Dale (1966) s’intéressent aux effets d’interférence rétroactive dans le cas de listes sémantiquement similaires en MCT, et ne donnent aucune information sur le rappel des items. Ces études ne sont donc pas réellement pertinentes pour déterminer l’effet des connaissances sémantiques en MCT. De plus, la plupart des auteurs s’attendent à observer un effet négatif des connaissances sémantiques sur le rappel de l’ordre, comme observé pour la similarité phonologique, alors que ces connaissances apparaissent agir sur le rappel des items : ils se centrent sur un rappel ordonné, et pas sur la disponibilité de l’item. Une étude, comme celle de Wickelgren (1965) sur la similarité phonologique, qui considère séparément l’information d’item et l’information d’ordre, aurait pu apporter des données plus solides mais le rôle des connaissances sémantiques en MCT n’a pas été réellement pris en compte à l’époque.
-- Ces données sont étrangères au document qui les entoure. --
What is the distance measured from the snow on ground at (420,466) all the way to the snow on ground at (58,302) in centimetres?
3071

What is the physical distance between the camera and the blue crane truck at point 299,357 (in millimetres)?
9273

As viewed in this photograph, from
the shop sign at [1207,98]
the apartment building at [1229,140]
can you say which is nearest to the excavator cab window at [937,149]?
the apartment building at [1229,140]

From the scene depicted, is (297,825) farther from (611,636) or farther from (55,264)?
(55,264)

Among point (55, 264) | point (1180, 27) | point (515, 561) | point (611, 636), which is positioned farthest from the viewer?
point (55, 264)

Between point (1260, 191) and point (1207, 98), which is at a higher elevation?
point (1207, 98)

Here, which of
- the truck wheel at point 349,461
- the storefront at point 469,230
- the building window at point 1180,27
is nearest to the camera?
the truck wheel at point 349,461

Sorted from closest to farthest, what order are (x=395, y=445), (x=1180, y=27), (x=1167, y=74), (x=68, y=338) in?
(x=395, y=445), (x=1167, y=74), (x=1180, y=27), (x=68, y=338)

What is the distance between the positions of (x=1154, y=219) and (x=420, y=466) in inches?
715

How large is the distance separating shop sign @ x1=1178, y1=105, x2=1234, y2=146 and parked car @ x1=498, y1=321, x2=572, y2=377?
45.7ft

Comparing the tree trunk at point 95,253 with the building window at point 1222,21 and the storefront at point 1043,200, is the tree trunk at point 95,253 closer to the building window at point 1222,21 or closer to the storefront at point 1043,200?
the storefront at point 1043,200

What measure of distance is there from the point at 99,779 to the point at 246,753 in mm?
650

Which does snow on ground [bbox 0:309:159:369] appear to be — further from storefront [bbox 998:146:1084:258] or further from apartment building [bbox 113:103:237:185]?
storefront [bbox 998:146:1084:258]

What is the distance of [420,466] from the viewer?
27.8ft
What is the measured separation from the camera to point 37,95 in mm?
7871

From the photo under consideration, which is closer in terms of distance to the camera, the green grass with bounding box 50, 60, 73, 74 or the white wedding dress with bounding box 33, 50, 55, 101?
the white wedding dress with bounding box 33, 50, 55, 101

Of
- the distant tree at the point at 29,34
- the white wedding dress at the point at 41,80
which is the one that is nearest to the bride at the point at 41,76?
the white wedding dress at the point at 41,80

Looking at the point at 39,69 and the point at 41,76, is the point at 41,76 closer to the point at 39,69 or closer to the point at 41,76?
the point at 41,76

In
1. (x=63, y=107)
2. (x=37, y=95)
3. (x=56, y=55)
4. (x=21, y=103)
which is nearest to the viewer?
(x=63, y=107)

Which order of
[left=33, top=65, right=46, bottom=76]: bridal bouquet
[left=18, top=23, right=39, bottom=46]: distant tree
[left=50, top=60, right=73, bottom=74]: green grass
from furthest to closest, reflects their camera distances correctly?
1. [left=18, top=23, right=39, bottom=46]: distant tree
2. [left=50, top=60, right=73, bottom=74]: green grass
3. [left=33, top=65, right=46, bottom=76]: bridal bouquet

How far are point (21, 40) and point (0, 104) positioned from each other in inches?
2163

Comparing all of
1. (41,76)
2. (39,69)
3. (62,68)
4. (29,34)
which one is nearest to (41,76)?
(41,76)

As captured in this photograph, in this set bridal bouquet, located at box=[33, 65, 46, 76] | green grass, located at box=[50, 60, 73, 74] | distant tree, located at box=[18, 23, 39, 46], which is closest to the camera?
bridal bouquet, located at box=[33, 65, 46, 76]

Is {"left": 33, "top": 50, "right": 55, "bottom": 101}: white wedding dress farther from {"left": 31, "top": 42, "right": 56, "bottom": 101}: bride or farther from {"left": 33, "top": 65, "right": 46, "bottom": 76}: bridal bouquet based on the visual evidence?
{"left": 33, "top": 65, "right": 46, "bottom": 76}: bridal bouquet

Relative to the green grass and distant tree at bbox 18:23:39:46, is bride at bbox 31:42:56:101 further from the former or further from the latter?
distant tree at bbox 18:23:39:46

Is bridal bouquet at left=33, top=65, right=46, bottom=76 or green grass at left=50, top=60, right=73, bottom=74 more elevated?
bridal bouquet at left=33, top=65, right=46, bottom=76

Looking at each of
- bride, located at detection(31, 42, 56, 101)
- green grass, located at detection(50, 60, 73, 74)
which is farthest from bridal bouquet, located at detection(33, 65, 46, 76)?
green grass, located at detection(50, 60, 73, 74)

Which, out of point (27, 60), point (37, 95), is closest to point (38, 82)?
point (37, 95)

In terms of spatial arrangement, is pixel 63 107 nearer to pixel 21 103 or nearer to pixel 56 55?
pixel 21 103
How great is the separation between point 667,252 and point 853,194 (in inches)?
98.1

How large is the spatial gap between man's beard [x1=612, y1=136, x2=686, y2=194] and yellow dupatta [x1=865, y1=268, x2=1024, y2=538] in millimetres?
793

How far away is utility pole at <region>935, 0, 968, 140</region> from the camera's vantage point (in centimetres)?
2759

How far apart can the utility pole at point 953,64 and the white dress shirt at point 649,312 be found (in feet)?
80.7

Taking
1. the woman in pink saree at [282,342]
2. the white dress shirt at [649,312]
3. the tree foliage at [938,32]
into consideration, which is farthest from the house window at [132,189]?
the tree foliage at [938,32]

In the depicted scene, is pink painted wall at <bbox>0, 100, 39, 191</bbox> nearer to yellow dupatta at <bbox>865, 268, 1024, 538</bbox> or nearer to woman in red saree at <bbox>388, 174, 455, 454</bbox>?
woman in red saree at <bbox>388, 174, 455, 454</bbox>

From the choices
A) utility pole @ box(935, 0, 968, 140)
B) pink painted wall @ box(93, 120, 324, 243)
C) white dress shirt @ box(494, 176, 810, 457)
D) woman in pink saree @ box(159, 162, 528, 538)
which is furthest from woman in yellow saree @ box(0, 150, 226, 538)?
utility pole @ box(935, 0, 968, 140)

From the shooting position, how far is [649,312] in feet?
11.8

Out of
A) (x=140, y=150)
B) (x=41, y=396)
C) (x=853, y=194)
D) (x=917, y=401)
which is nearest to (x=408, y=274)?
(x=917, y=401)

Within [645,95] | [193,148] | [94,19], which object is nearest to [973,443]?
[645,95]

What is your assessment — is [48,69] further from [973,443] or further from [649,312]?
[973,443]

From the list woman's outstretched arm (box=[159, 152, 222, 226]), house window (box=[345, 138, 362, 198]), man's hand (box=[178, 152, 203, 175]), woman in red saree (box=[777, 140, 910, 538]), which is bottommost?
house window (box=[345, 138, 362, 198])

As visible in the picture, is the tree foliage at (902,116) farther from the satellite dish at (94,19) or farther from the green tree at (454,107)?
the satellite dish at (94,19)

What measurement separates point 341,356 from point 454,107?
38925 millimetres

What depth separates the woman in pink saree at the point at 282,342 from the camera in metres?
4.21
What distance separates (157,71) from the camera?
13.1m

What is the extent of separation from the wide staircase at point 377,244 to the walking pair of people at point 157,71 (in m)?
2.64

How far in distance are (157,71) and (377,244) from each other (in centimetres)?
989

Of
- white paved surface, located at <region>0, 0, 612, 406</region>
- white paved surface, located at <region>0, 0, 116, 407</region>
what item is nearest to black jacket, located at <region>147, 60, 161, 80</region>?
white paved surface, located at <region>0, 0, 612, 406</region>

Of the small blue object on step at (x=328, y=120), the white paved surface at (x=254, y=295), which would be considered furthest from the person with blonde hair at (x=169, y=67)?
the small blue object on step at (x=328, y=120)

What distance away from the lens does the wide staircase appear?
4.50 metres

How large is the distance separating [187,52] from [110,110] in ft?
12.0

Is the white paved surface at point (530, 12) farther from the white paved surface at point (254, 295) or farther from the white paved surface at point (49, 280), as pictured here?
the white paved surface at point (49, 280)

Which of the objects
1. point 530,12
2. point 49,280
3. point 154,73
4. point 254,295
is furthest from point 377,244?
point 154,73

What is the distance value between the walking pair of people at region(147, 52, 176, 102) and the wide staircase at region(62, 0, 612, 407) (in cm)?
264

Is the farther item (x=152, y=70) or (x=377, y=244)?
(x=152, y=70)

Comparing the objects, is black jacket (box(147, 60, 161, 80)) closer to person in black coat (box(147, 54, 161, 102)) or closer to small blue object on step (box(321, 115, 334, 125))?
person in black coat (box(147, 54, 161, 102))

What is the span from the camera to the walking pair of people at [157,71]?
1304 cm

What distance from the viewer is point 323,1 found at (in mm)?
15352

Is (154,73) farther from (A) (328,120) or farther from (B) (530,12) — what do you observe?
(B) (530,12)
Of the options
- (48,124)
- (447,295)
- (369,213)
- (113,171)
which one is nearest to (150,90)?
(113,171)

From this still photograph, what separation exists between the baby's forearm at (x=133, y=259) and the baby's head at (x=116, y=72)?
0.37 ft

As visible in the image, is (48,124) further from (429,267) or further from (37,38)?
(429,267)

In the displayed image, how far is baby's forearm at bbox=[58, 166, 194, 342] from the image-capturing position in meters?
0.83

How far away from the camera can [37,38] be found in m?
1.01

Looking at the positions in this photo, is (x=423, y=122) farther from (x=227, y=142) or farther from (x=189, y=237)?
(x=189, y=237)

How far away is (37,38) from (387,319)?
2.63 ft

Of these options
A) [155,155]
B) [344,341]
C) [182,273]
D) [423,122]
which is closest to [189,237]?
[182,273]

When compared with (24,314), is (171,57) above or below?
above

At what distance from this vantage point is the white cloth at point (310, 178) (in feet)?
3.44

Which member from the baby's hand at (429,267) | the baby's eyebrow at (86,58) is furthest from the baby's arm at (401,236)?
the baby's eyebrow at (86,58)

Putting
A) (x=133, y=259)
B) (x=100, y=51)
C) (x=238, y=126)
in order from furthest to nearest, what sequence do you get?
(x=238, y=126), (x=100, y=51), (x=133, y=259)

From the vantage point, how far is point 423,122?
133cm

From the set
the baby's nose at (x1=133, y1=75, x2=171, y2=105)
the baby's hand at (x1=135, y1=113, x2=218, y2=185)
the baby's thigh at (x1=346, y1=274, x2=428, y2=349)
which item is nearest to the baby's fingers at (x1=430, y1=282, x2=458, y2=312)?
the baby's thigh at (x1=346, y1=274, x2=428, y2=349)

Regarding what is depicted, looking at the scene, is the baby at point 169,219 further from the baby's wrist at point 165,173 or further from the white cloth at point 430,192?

Ce n’est que dans les années 1990 que le traitement séparé de ces deux types d’informations sera réalisé, ce qui conduira à mettre en évidence, nous allons le développer plus loin, un avantage des connaissances sémantiques sur le rappel à court terme de l’information d’item, tandis qu’un impact négatif ou une absence d’effet sera observé sur le rappel de l’ordre.